ARE BUSINESS OWNERS IN CHAPTER 7 LIABLE FOR CORPORATE DEBT

來源:楊清泉律師 時間:11/14/2012 瀏覽: 2446

If a corporation is not able to pay its debt, can creditors of the corporation demand payment legally from the owners of the business who filed for bankruptcy relief? For example, Nobama buys Kodak from the profits he made from Netflix stocks which doubled in the last 45 days. Kodak filed for Chapter 11 protection last week. Kodak rescinds its contract with the Kodak theatre for future sponsorship of the theatre. Kodak owes the Theatre $74 million for cancelling the contract. Nobama then files for Chapter 7 protection because he loses his job. Can Kodak theatre successfully sue Nobama in his Chapter case to collect the $74 million owed by Kodak?

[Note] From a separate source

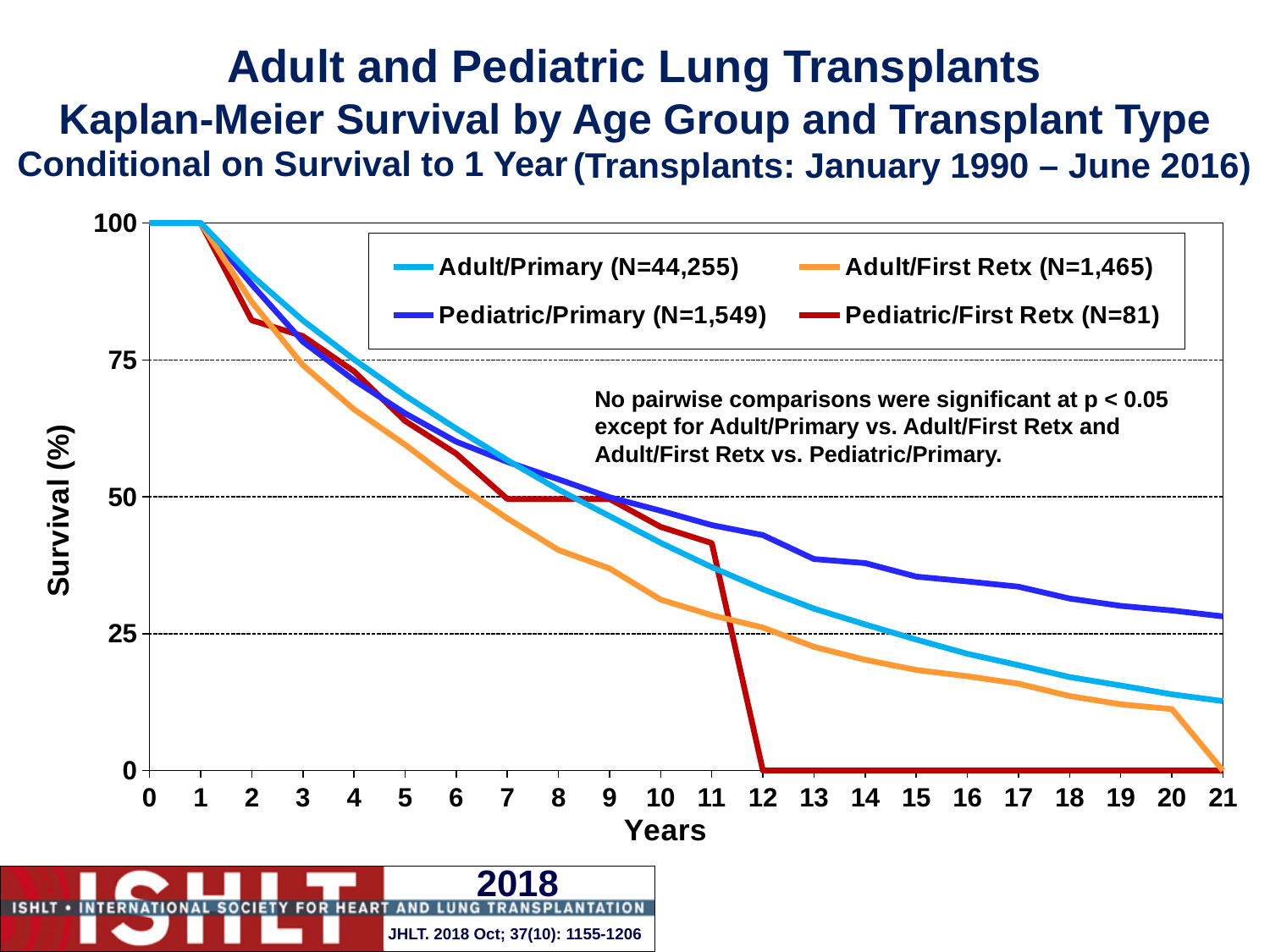
Is the value for Adult/Primary at year 5 greater or less than 50? greater Is the value for Pediatric/Primary at year 21 greater or less than 25? greater What kind of chart is shown on the slide? Line chart What is the N shown in the legend for Adult/Primary? N=44,255 How many series does the legend list? 4 Do the survival values rise or fall as years increase? Fall What is the survival value for Adult/Primary at year 0? 100 Is the value for Adult/Primary at year 21 greater or less than 25? less Which series has the lowest survival at year 15? Pediatric/First Retx At year 15, which is higher: Adult/Primary or Adult/First Retx? Adult/Primary What is the survival value for Pediatric/First Retx at year 15? 0 Which series has the highest survival at year 21? Pediatric/Primary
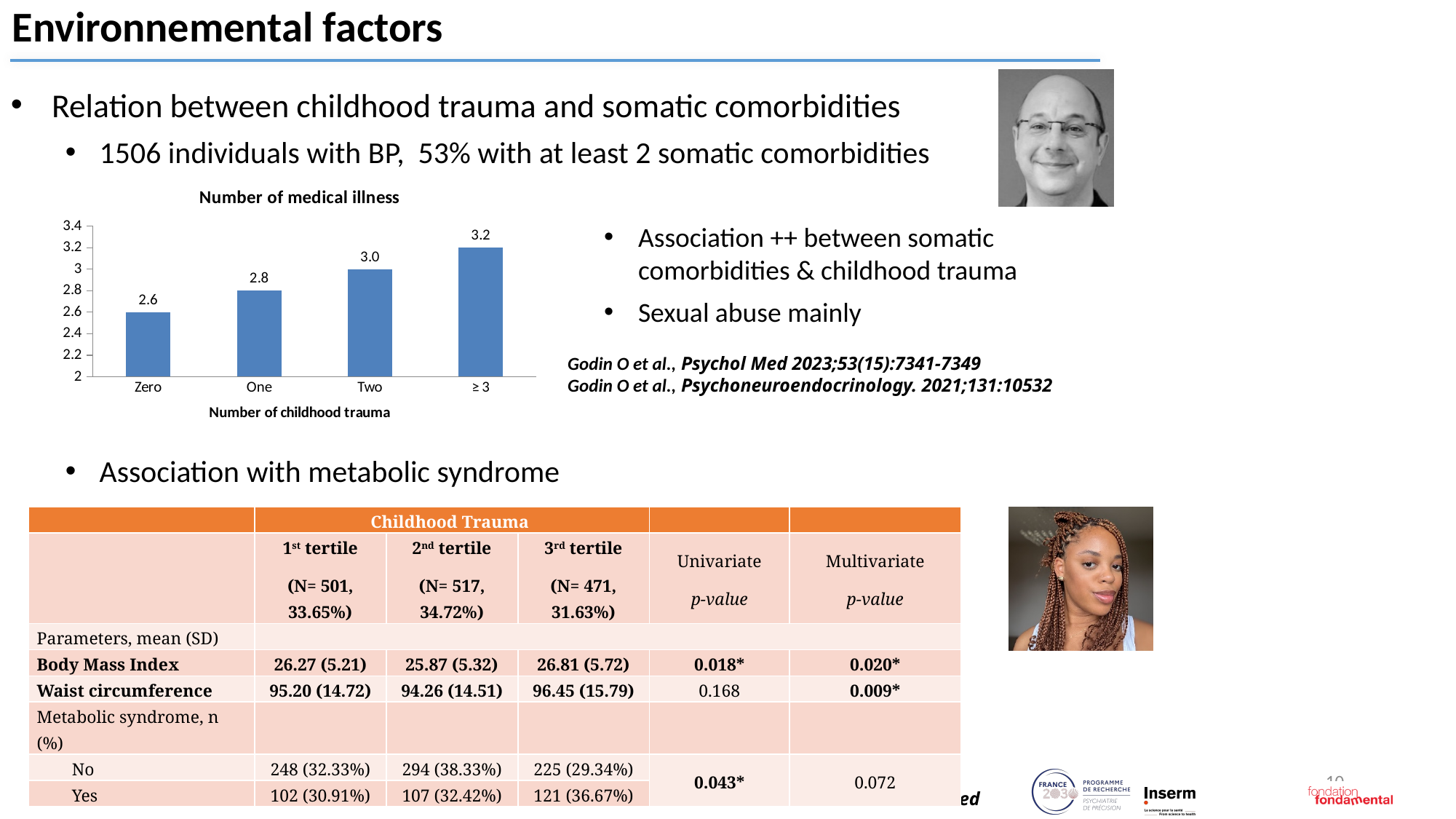
How many categories of number of childhood trauma are shown on the x axis? 4 What is the title of the chart? Number of medical illness Which childhood trauma category has the highest number of medical illness? ≥ 3 What is the number of medical illness for individuals with ≥ 3 childhood traumas? 3.2 What is the number of medical illness for individuals with zero childhood traumas? 2.6 Does the number of medical illness rise or fall as the number of childhood trauma increases? Rise What is the number of medical illness for individuals with two childhood traumas? 3.0 What is the difference in number of medical illness between the ≥ 3 and Zero childhood trauma categories? 0.6 Which childhood trauma category has the lowest number of medical illness? Zero What is the number of medical illness for individuals with one childhood trauma? 2.8 Which has a higher number of medical illness: One childhood trauma or Two childhood traumas? Two What kind of chart is used to show the number of medical illness? Bar chart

 This was the question answered by the bankruptcy court in Coughlin Chevrolet v. Thompson. In this case, Mr. Thompson was an owner and operator of several businesses including a car-sales-and- leasing company called Florida Physicians Leasing Co. Inc. In August 2008, FPL contracted with the plaintiff for the purchase of a 2009 Toyota Camry. The contract was executed on behalf of FPL by an FPL salesperson. FPL was buying the car for resale to a client. FPL purchased an average of one car per month from the plaintiff. Mr. Thompson was not involved in negotiations of the sale, did not discuss the purchase of the Camry with the plaintiff, and was not any more closely involved in this transaction than any other done by FPL. In fact, the debtor rarely knew about the specific transactions unless the salesperson needed assistance that a supervisor could not provide. This transaction was the only one with the plaintiff that FPL defaulted on. After Mr. Thompson filed for bankruptcy protection, the plaintiff sued him asserting that it held a non-dischargeable claim against them for the purchase price of the car.

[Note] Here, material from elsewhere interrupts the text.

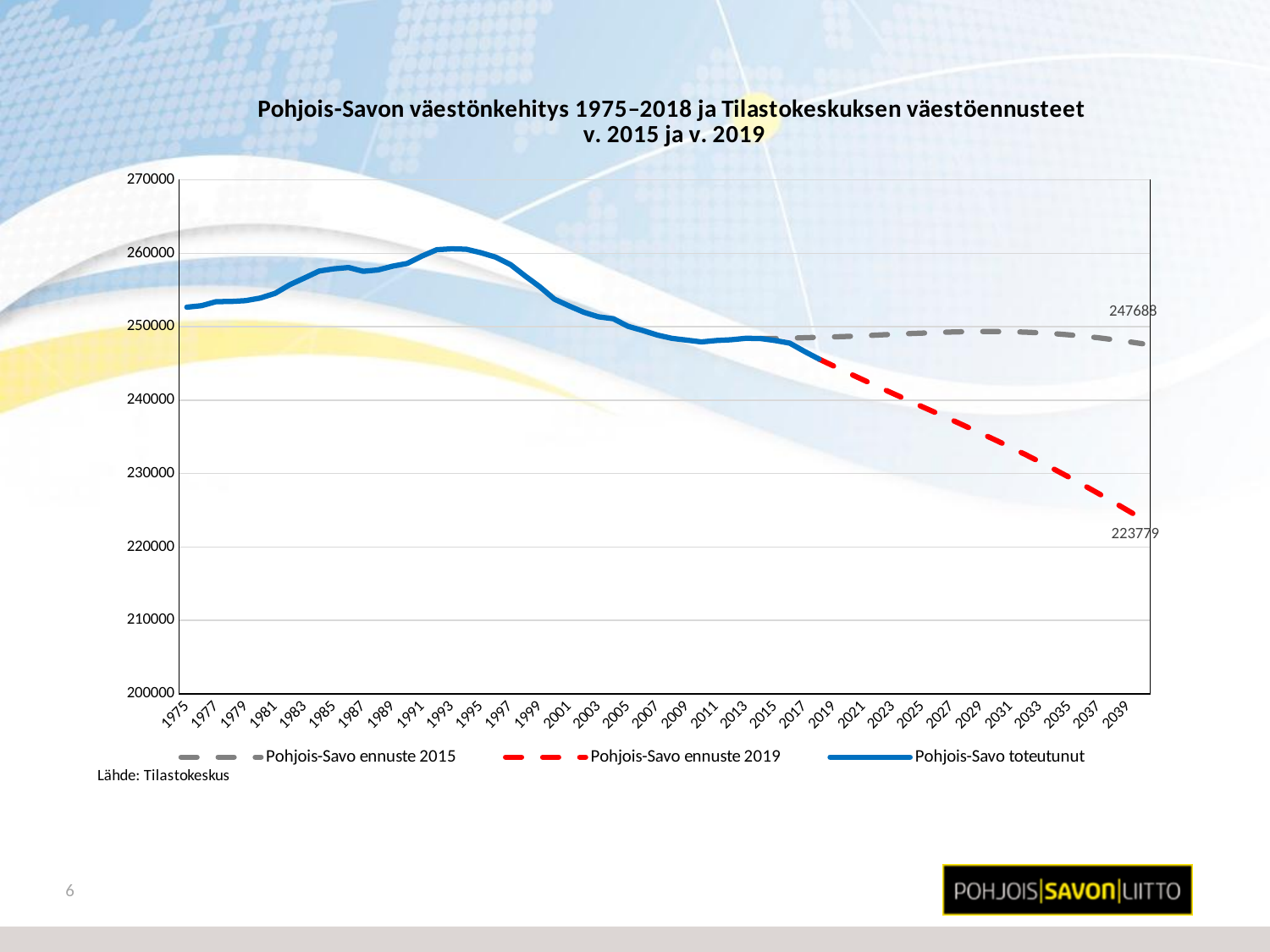
Is the value of Pohjois-Savo ennuste 2019 in 2039 greater or less than 230000? less What is the difference between the labelled end values of the 2015 forecast (247688) and the 2019 forecast (223779)? 23909 How many series does the legend list? 3 Which forecast series ends at a higher value, Pohjois-Savo ennuste 2015 or Pohjois-Savo ennuste 2019? Pohjois-Savo ennuste 2015 Does the Pohjois-Savo toteutunut series rise or fall between 1993 and 2017? fall What is the title of the chart? Pohjois-Savon väestönkehitys 1975–2018 ja Tilastokeskuksen väestöennusteet v. 2015 ja v. 2019 Is the value of Pohjois-Savo toteutunut in 1975 greater or less than 250000? greater What is the labelled end value of the Pohjois-Savo ennuste 2015 series? 247688 Is the value of Pohjois-Savo toteutunut in 2017 greater or less than 250000? less What kind of chart is shown on the slide? line chart What source is cited below the chart? Tilastokeskus What is the labelled end value of the Pohjois-Savo ennuste 2019 series? 223779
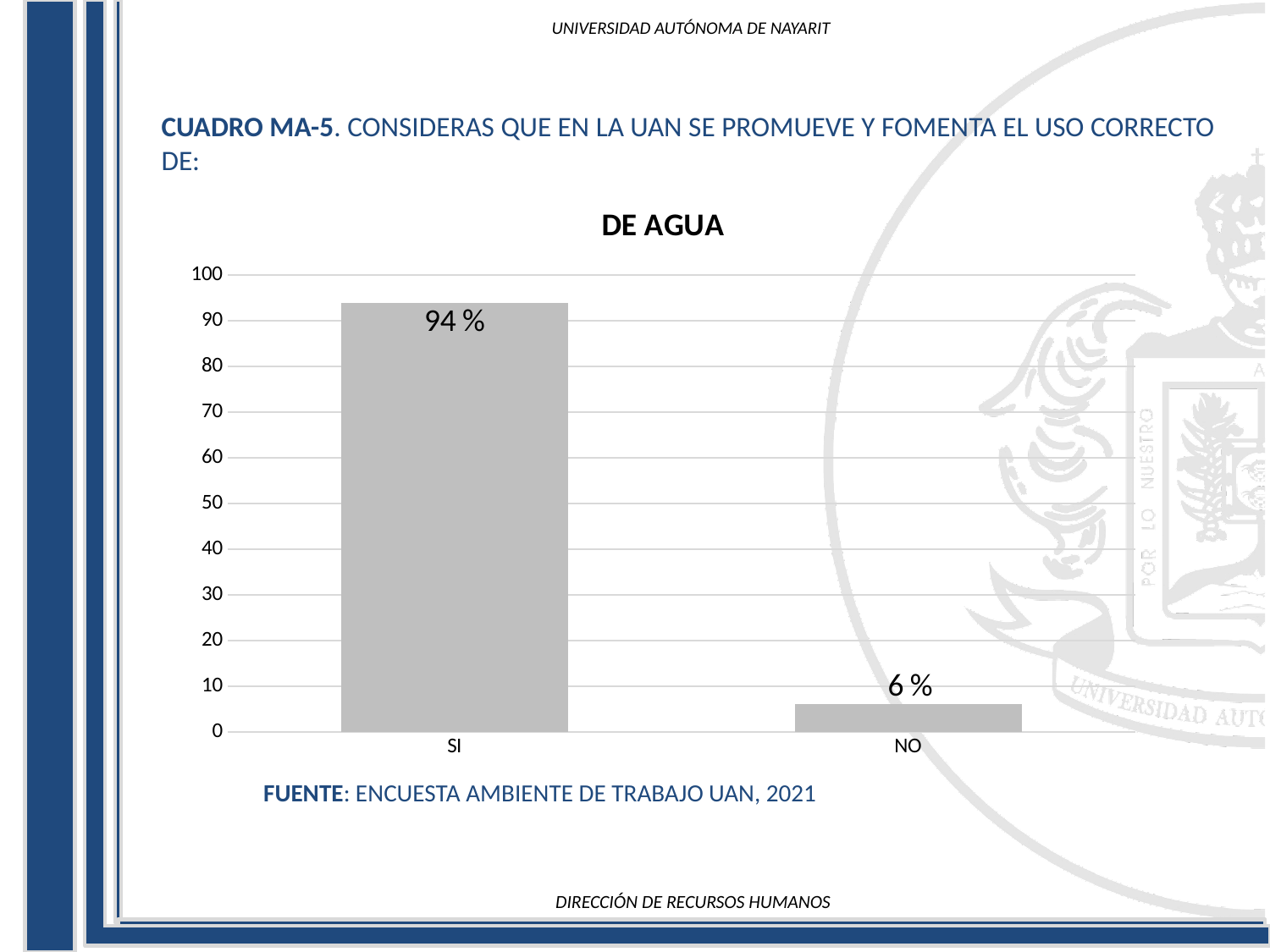
What is the title of the chart? DE AGUA Which category has the lowest value? NO Which category has the highest value? SI What kind of chart is shown? bar chart What is the value for SI? 94 % Which is larger, the value for SI or the value for NO? SI How many categories are shown on the x axis? 2 What is the difference between the values for SI and NO? 88 % What is the highest value shown on the y axis? 100 What is the value for NO? 6 % Is the value for SI greater or less than 90? greater Is the value for NO greater or less than 10? less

 This sounds like an absurd claim, doesn’t it? Plaintiff would have to pierce the corporate veil of FPL to get to debtor but it certainly looks like debtor kept himself separate and apart from FPL. The bankruptcy court found that the debt was owed by FPL, and that the plaintiff could not pierce the corporate veil to reach the debtor. Dealing with the plaintiff’s claim against the debtor, the court said: “Although debtor admittedly held ultimate control over the businesses, the Court cannot find that [his]control over FPL was so complete that the corporation had not separate mind, will, or existence of its own. There were multiple levels of management of the company, many of whom made important company decisions, such as hiring, and firing employees, negotiating sizable contracts, and handling company accounts.”

Imagine if the situation were reversed. Let’s say that Mr. Thompson was actually using FPL as his alter ego and inter-mingling his personal funds with company funds. For instance, he buys a house in Beverly Hills using company funds. He buys a twenty carat diamond ring for his wife using company funds. He also uses company funds to pay for his children’s college tuition and expenses. Because of these circumstances, the bankruptcy court allows plaintiff to piece the corporate veil of FPL and by so doing, allows the claim to proceed against Mr. Thompson, will plaintiff’s claim be excepted from discharge in Mr. Thompson’s bankruptcy?

 The court said NO. The court found no basis for basis for excepting the plaintiff’s claim from discharge, even if a basis for piercing the corporate veil existed. The court found that this was “simply an unfortunate situation whereby plaintiff was caught in the downward-slide of a business and left unpaid when insufficient funds were left at the end of the day to pay all of the company’s obligations.” The court ruled that Mr. Thompson was not personally liable for his company’s debt to the plaintiff, but even if he was, the debt was dischargeable. So, in our example, Nobama is off the hook. The Kodak theatre’s claim against him for $74 million will not be excepted from discharge in his Chapter 7 case.